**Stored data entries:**

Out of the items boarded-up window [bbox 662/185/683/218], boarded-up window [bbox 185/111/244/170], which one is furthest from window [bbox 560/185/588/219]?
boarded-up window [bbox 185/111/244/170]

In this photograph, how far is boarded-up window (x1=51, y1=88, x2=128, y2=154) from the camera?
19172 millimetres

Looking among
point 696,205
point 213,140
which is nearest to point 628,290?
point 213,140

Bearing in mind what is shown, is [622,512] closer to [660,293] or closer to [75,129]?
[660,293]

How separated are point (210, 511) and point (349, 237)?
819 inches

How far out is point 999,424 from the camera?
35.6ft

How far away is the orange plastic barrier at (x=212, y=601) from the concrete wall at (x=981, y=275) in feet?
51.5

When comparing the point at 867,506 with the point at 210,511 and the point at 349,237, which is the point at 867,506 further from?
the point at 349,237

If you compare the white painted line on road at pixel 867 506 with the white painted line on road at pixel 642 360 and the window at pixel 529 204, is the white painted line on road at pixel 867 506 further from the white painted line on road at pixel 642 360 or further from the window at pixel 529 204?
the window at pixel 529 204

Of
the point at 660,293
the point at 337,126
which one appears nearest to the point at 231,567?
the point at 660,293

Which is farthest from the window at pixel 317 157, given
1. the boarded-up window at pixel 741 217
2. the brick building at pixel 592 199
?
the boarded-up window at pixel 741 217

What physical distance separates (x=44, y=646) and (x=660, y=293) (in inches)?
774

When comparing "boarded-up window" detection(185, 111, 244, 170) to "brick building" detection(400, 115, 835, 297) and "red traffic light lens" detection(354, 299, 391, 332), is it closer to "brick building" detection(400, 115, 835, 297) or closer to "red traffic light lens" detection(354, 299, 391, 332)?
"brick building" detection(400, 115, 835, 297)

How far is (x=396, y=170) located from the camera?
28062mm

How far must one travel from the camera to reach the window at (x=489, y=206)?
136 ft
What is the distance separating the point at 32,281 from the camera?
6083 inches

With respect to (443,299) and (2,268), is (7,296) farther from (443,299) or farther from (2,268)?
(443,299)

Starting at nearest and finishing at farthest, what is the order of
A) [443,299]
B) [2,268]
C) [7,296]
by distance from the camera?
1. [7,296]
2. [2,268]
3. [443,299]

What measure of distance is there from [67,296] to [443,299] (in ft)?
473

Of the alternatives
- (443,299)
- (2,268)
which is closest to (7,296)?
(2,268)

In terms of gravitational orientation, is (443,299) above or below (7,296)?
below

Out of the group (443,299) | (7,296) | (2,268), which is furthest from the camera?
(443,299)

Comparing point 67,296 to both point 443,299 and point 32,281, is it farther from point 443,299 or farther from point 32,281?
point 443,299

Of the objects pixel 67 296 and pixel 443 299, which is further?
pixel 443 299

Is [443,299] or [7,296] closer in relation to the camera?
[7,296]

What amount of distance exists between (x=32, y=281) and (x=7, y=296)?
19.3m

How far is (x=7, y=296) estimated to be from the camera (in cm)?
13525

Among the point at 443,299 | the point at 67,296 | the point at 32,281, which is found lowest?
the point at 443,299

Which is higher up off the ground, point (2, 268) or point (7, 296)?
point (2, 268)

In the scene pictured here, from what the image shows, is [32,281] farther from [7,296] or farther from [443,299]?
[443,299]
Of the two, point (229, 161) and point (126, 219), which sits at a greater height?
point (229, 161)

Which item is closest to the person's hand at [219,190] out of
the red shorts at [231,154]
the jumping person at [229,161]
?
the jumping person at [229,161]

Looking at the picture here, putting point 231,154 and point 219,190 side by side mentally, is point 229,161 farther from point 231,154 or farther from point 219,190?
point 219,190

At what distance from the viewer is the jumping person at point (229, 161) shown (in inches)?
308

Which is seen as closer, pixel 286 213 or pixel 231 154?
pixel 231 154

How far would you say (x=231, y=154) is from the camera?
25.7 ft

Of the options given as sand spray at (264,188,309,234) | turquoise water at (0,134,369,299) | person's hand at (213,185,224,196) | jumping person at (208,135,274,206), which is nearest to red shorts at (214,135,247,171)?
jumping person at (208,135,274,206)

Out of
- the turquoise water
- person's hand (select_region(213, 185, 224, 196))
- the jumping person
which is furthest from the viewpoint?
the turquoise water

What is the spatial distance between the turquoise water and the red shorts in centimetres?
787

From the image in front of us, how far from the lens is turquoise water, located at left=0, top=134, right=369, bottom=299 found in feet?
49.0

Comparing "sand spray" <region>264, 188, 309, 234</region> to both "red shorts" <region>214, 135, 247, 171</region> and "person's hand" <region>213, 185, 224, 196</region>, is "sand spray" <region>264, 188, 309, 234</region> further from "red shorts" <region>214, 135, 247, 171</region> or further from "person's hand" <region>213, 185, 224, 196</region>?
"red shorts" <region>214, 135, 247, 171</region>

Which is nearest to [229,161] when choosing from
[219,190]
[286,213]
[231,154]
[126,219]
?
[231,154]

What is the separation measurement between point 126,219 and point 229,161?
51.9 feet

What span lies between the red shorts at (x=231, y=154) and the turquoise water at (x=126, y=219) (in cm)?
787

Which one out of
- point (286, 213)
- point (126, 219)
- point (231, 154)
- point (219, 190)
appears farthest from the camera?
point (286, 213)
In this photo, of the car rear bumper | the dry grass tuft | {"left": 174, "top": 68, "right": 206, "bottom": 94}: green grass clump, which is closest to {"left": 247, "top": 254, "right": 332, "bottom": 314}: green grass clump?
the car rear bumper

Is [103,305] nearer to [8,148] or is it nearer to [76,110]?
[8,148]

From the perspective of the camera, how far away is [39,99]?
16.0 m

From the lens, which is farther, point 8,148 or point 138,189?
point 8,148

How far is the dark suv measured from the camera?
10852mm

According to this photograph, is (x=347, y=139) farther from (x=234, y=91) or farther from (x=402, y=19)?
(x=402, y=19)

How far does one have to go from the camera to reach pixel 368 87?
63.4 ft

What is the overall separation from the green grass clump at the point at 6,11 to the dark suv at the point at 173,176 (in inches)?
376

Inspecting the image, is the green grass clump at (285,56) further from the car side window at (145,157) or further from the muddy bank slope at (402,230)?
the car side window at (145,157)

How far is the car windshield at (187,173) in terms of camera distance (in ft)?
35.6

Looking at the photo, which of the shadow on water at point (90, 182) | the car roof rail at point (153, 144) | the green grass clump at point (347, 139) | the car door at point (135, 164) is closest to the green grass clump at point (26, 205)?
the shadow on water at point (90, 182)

**DO THIS:** Give the full listing again, switching each "camera" to "observer" and leaving everything else as it is.

**REPLY:**
Out of the items boarded-up window [bbox 662/185/683/218], boarded-up window [bbox 185/111/244/170], which one is furthest from window [bbox 560/185/588/219]?
boarded-up window [bbox 185/111/244/170]

In this photograph, how far is boarded-up window (x1=51, y1=88, x2=128, y2=154) from the observer?
19172 millimetres

Looking among
point 696,205
point 213,140
which is nearest to point 628,290?
point 213,140

Bearing in mind what is shown, is [622,512] closer to [660,293] or closer to [75,129]?
[660,293]

How separated are point (210, 511) and point (349, 237)?
819 inches

How far out is point 999,424 from the observer?
35.6ft

How far away is the orange plastic barrier at (x=212, y=601) from the concrete wall at (x=981, y=275) in feet?
51.5

When comparing the point at 867,506 with the point at 210,511 and the point at 349,237, which is the point at 867,506 further from?
the point at 349,237

If you compare the white painted line on road at pixel 867 506 with the white painted line on road at pixel 642 360 and the window at pixel 529 204, is the white painted line on road at pixel 867 506 further from the white painted line on road at pixel 642 360 or further from the window at pixel 529 204?
the window at pixel 529 204

Of
the point at 660,293
the point at 337,126
which one appears nearest to the point at 231,567?
the point at 660,293

Which is farthest from the window at pixel 317 157, given
1. the boarded-up window at pixel 741 217
2. the brick building at pixel 592 199
?
the boarded-up window at pixel 741 217

What physical distance separates (x=44, y=646) and (x=660, y=293) (in inches)?
774

When comparing "boarded-up window" detection(185, 111, 244, 170) to "brick building" detection(400, 115, 835, 297) and "red traffic light lens" detection(354, 299, 391, 332), is it closer to "brick building" detection(400, 115, 835, 297) or closer to "red traffic light lens" detection(354, 299, 391, 332)?
"brick building" detection(400, 115, 835, 297)

How far is (x=396, y=170) located from the observer?
28062mm

How far must one travel from the observer to reach the window at (x=489, y=206)?
136 ft
What is the distance separating the point at 32,281 from the observer?
6083 inches

With respect to (443,299) and (2,268), is (7,296) farther from (443,299) or farther from (2,268)?
(443,299)

Starting at nearest and finishing at farthest, what is the order of
A) [443,299]
B) [2,268]
C) [7,296]
by distance from the observer?
1. [7,296]
2. [2,268]
3. [443,299]

What measure of distance is there from [67,296] to [443,299] (in ft)?
473

Of the alternatives
- (443,299)
- (2,268)
which is closest to (7,296)?
(2,268)

In terms of gravitational orientation, is (443,299) above or below (7,296)?
below

Out of the group (443,299) | (7,296) | (2,268), which is furthest from the observer?
(443,299)

Comparing point 67,296 to both point 443,299 and point 32,281, is it farther from point 443,299 or farther from point 32,281?
point 443,299

Of the objects pixel 67 296 and pixel 443 299, which is further?
pixel 443 299

Is [443,299] or [7,296] closer in relation to the observer?
[7,296]

What amount of distance exists between (x=32, y=281) and (x=7, y=296)?
19.3m

How far is (x=7, y=296) estimated to be from the observer (in cm)?
13525

Among the point at 443,299 | the point at 67,296 | the point at 32,281, which is found lowest?
the point at 443,299

Which is higher up off the ground, point (2, 268) or point (7, 296)?
point (2, 268)

In the scene pictured here, from what the image shows, is [32,281] farther from [7,296] or farther from [443,299]?
[443,299]
Of the two, point (229, 161) and point (126, 219), which sits at a greater height?
point (229, 161)

Which item is closest to the person's hand at [219,190] out of
the red shorts at [231,154]
the jumping person at [229,161]
?
the jumping person at [229,161]

Looking at the picture here, putting point 231,154 and point 219,190 side by side mentally, is point 229,161 farther from point 231,154 or farther from point 219,190?
point 219,190

At what distance from the viewer is the jumping person at point (229, 161) shown (in inches)?
308

Which is seen as closer, pixel 286 213 or pixel 231 154?
pixel 231 154

How far would you say (x=231, y=154) is from the observer?
25.7 ft

Of the options given as sand spray at (264,188,309,234) | turquoise water at (0,134,369,299) | person's hand at (213,185,224,196) | jumping person at (208,135,274,206), which is nearest to red shorts at (214,135,247,171)?
jumping person at (208,135,274,206)

Out of
- the turquoise water
- person's hand (select_region(213, 185, 224, 196))
- the jumping person
which is furthest from the viewpoint?
the turquoise water

What is the spatial distance between the turquoise water and the red shorts in centimetres?
787

From the image in front of us, how far from the lens is turquoise water, located at left=0, top=134, right=369, bottom=299 found in feet?
49.0

Comparing "sand spray" <region>264, 188, 309, 234</region> to both "red shorts" <region>214, 135, 247, 171</region> and "person's hand" <region>213, 185, 224, 196</region>, is "sand spray" <region>264, 188, 309, 234</region> further from "red shorts" <region>214, 135, 247, 171</region> or further from "person's hand" <region>213, 185, 224, 196</region>?
"red shorts" <region>214, 135, 247, 171</region>

Which is nearest to [229,161] when choosing from
[219,190]
[286,213]
[231,154]
[126,219]
?
[231,154]

What is the separation measurement between point 126,219 and point 229,161?
51.9 feet

What span lies between the red shorts at (x=231, y=154) and the turquoise water at (x=126, y=219) (in cm)?
787

Which one out of
- point (286, 213)
- point (126, 219)
- point (231, 154)
- point (219, 190)
appears farthest from the observer?
point (286, 213)
In this photo, of the car rear bumper | the dry grass tuft | {"left": 174, "top": 68, "right": 206, "bottom": 94}: green grass clump, which is closest to {"left": 247, "top": 254, "right": 332, "bottom": 314}: green grass clump?
the car rear bumper

Is [103,305] nearer to [8,148] or is it nearer to [76,110]?
[8,148]

From the perspective of the observer, how far away is [39,99]?
16.0 m

From the lens, which is farther, point 8,148 or point 138,189?
point 8,148

How far is the dark suv measured from the observer?
10852mm

According to this photograph, is (x=347, y=139) farther from (x=234, y=91) or farther from (x=402, y=19)?
(x=402, y=19)

How far does one have to go from the observer to reach pixel 368 87?
63.4 ft

What is the overall separation from the green grass clump at the point at 6,11 to the dark suv at the point at 173,176 (in inches)?
376

Inspecting the image, is the green grass clump at (285,56) further from the car side window at (145,157) or further from the muddy bank slope at (402,230)?
the car side window at (145,157)

How far is the car windshield at (187,173) in terms of observer distance (in ft)?
35.6

Looking at the photo, which of the shadow on water at point (90, 182) | the car roof rail at point (153, 144) | the green grass clump at point (347, 139) | the car door at point (135, 164) is closest to the green grass clump at point (26, 205)?
the shadow on water at point (90, 182)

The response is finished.